The following are a few signs your cortisol might be too high:
Disrupted sleep – Are you waking up multiple times during the night? Or waking up early still tired and not able to get back to sleep?
Weight gain – Often around your face or abdomen while the rest of your body remains lean.
Increased thirst and urination
Mood swings – well this one may be hard to see the difference if you are in an Ironman training block, being hangry is no joke.
2. Not Incorporating Strength Training - Resistance training helps to increase fat loss by increasing both after-burn after exercise and muscle size. Thereby, increasing the number of calories we burn at rest. Muscle burns more calories at rest than fat, so when you are sitting down and recovering your metabolism is more active from that increased muscle mass. Plus, endurance training has de added benefits of making you stronger, increasing your power output, efficiency, and becoming more injury resistant. Check out our different Strength and Conditioning Services for workouts written specifically for you.
3. Using Calories to Try to Overcome Fatigue - I’m so guilty of this one. I’m tired I must need more carbs for this workout when in reality I’m just tired and all the carbs in the world won’t change that! If this is the case, we recommend talking to your coach and modifying your training plan.
4. DOMS - After particularity hard workouts, in the short term, your weight will go up as your muscles become swollen with fluid and stiff as they try to repair. This can also be true for the first 2 weeks of a new workout program. If this is the case, it wont stick around and as your body recovers weight will go back to normal.
5. Under Fueling - This goes back to the cortisol. If your energy needs are much higher than the calories you are eating, your body goes into starvation mode.

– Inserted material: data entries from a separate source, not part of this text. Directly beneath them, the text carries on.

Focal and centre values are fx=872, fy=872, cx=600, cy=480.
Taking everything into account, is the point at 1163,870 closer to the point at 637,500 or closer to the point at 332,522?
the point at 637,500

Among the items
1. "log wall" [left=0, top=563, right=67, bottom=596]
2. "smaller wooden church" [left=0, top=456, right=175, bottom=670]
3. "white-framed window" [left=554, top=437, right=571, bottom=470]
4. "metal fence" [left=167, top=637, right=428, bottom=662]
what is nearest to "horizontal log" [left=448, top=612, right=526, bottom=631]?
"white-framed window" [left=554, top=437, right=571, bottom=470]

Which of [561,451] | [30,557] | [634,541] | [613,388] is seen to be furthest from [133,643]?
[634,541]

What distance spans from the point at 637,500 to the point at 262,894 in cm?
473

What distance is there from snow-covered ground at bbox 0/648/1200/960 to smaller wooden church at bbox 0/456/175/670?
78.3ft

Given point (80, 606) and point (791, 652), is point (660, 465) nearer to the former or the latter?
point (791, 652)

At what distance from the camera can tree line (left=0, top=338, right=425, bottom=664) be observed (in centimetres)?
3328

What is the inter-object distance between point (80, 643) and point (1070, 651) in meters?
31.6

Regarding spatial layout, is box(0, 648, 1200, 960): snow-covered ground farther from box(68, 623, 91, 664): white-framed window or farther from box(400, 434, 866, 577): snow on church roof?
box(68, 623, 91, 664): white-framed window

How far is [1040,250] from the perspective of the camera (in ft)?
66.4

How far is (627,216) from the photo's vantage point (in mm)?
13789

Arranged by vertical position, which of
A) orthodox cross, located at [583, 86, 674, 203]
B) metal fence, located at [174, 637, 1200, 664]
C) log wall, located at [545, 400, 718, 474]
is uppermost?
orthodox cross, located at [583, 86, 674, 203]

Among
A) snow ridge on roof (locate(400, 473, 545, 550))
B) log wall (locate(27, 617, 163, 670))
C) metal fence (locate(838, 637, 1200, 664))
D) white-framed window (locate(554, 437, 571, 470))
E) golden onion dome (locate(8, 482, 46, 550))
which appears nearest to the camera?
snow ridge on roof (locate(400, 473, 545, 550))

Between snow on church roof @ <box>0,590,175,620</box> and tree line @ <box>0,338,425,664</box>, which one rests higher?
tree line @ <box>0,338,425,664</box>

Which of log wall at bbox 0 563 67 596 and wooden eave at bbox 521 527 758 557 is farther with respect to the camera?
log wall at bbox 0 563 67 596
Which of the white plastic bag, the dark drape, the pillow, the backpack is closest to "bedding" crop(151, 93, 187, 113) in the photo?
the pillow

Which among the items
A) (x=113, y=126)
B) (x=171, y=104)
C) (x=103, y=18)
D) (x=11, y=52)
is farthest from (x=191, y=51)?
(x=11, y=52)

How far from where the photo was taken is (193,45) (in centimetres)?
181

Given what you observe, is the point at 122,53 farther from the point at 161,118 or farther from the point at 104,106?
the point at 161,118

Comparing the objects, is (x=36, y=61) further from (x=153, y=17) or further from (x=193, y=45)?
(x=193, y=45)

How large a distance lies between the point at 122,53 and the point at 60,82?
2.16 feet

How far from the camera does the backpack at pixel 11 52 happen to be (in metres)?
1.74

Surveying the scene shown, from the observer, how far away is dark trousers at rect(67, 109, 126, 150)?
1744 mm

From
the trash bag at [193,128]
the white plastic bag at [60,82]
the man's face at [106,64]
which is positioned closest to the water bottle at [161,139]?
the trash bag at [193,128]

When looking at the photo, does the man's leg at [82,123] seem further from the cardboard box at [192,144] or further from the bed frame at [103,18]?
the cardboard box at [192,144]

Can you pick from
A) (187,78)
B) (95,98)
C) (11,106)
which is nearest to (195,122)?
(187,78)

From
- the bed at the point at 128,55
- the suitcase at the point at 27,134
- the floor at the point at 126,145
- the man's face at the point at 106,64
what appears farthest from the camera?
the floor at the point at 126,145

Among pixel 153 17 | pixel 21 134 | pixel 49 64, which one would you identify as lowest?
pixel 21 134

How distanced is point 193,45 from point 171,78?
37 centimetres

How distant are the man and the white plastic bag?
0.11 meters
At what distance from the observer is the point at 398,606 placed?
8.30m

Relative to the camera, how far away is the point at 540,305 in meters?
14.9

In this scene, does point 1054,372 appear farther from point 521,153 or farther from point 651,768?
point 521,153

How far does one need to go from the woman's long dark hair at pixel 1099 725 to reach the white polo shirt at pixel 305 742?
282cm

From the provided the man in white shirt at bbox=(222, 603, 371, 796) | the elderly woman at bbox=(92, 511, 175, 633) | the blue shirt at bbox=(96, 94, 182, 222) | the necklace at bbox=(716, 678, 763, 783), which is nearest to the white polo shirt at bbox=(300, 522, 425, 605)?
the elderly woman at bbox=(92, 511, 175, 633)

Being under stress can disrupt your sleep, increase cortisol and make it very difficult to not only train, but recover as well. It takes time and experimenting to find the balance betoween fuelling yur body and over eating, however the easiest way is to eat whole foods to the point you are satisfied. I’m all about the 80/20 rule – 80% of the time I eat healthy and nutritious foods, while 20% of the time I eat chocolate and whatever else I’m craving.
To conclude, the best way to avoid weight gain during a big training block is to make sure you balance out the training with recovery, fuel well and listen to your body when it needs rest.